Political considerations may also incentivise the BOJ to pause as rising bond yields threaten to confine Takaichi’s spending plans.
“What the administration wants to avoid most is rises in bond yields,” said one of the sources.
GROWING CALLS TO PAUSE
Some investors are now calling on the BOJ to pause its bond taper plan, a central bank survey earlier this month showed, highlighting the challenge it faces in reducing its massive Japanese government bonds (JGB) holdings.
There had already been some indications the BOJ might consider slowing its taper plan amid market uncertainty.
A clearer signal on the BOJ’s taper plan will come next week, when the central bank releases minutes of its meeting with bond market participants held on May 21-22.
“We’ve seen a pretty fast rise in bond yields, which makes it hard for investors to buy bonds. The finance ministry may be getting worried too,” said former BOJ official Nobuyasu Atago.
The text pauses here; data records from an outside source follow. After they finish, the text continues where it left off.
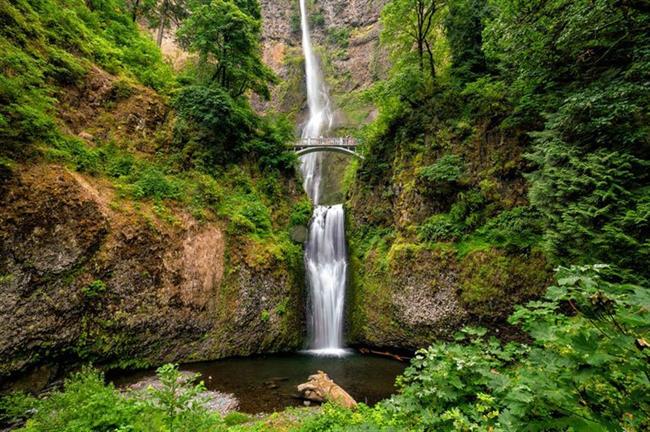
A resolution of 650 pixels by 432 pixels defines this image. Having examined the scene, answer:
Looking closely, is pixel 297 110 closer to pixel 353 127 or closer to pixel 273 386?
pixel 353 127

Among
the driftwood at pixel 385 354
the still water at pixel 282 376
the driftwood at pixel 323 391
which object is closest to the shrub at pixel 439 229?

“Given the political headwinds, I see no reason for the BOJ to keep tapering next fiscal year,” he said.
Concerns over Japan’s worsening finances and rising inflation pushed up the 10-year JGB yield to a 30-year high of 2.8% last week, nearing the 3% estimate the finance ministry set in compiling its fiscal 2026 budget. A rise above 3% would boost debt servicing costs and reduce scope for other spending.